Esperó algún gesto de reconocimiento, pero lo único que consiguió fue ser
nombrado desde 1932 representante oficial en las ferias del libro de Buenos
Aires, ciudad que significaba ya desde la gira de conferencias de 1931
organizada por los Amigos del Arte, el encuentro definitivo con la escritora
argentina Luisa Sofovich, separada y madre de un hijo. De vuelta a Madrid junto
a ella padeció, como antaño en su relación con Colombine, la hostilidad social intransigente ante el
desprecio de las normas convencionales. Además de los chismorreos y,
seguramente otra vez, la “mirada torva de los porteros”, padeció también la
saña de la prensa más conservadora, entre ella, la revista Razón y Fe. Publicó biografías, destacando la de Goya por la
identificación evidente de su espíritu con el del rebelde pintor. En el Almanaque literario de Cruz
y Raya de 1934
(reproducido en Automoribundia) reprochaba a la República haber recompensado a
burgueses “orondos”, indiferentes y sin mérito alguno. El último grito del ramonismo en plenitud sería la novela Policéfalo y Señora (1932). Con el abandono, en 1934 de su más
famosa casa, el “torreón”, de la calle Velázquez, marcada más que nunca por sus
obsesivos estamparios- fotomontajes dedicados a mantener la “intensidad de la
presión metafórica” y su mudanza a la calle Villanueva, se cerró la época
madrileña de Ramón.
Literariamente hablando, 1935 se
salvó con Los muertos, las
muertas y otras fantasmagorías. Como
observación final a la época descrita conviene señalar que Ramón, fiel a su
independencia y libertad de criterios, se desprendió desde el primer momento de
cualquier atadura social. En El
libro mudo había declarado
haberse muerto “civilmente” y mantuvo para siempre esta automarginación ante
todo lo que no fuera el mundo de la creación artística. Declaró ser sólo
“literato” y renunció desde el primer momento al ejercicio de la abogacía,
rechazando después tanto el puesto de secretario particular ofrecido por
Canalejas como heredar el acta de diputado del padre; al recibir del ministro
Indalecio Prieto un destino de oficial técnico en la Fiscalía del Tribunal
Supremo, en lugar de seguir (teóricamente) como auxiliar pidió la excedencia,
que le fue denegada: cesante hasta 1931 consiguió la excedencia definitiva en
1933. En textos posteriores confesó que sólo anhelaba encontrar la “voz del
silencio” y gozar del “espectáculo de la vida” ya que la vida “es todo, menos
lección de cátedra”.

---------------

TAREA INDICADA
Responde estas preguntas sobre el texto acerca de Ramón:
1. ¿Qué novela de 1932 se presenta como "el último grito del ramonismo en plenitud"?
2. ¿A qué calle se mudó Ramón tras abandonar el "torreón" de la calle Velázquez?
3. ¿Quién le ofreció el puesto de secretario particular que rechazó?
Este material no tiene relación con el texto.

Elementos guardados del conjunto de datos
---------------

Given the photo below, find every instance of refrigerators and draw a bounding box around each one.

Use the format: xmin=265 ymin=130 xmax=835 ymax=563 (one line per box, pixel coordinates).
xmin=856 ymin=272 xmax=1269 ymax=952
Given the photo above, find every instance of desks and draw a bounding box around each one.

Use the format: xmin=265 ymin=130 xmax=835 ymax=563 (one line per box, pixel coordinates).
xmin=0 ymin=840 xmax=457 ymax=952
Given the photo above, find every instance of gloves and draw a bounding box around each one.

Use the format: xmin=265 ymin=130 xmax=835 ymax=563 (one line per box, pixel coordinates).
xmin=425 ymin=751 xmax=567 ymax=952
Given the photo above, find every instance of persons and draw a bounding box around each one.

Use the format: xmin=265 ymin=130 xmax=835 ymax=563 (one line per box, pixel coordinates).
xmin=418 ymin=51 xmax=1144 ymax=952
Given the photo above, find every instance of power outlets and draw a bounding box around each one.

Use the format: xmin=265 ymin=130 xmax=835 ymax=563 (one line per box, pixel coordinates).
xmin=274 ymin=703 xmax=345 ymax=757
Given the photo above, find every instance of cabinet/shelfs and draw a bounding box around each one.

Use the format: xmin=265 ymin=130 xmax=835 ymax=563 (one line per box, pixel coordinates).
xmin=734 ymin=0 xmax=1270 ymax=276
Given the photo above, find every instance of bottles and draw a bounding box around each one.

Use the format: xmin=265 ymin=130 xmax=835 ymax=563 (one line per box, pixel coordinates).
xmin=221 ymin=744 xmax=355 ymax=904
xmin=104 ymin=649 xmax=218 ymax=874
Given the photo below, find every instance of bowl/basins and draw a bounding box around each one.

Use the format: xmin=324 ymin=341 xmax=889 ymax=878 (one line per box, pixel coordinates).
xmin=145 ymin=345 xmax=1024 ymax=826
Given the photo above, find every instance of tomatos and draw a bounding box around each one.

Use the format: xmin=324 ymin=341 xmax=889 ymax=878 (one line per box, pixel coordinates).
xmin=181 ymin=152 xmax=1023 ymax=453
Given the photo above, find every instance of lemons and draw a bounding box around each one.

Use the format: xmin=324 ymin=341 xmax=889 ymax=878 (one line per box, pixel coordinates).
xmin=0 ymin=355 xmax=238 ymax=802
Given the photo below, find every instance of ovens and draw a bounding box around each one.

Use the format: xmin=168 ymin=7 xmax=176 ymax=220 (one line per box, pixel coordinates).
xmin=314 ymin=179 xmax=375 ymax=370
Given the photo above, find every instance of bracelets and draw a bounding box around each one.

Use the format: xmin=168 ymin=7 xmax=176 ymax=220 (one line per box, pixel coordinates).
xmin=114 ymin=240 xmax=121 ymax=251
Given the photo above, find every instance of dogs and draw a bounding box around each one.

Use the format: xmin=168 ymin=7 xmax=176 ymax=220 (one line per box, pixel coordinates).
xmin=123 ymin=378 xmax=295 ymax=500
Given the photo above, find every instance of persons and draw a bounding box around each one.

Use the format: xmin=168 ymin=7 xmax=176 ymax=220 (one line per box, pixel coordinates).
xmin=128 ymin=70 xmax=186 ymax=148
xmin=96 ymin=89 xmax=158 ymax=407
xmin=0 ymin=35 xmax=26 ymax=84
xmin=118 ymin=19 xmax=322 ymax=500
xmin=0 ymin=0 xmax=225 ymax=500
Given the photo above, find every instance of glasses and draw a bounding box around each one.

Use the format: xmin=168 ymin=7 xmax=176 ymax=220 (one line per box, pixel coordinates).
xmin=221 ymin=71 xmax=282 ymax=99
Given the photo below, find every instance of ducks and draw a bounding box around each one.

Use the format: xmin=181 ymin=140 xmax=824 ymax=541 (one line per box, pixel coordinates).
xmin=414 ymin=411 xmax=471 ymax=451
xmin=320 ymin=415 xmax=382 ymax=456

---------------

RESPUESTA
1. Policéfalo y Señora.
2. A la calle Villanueva.
3. Canalejas.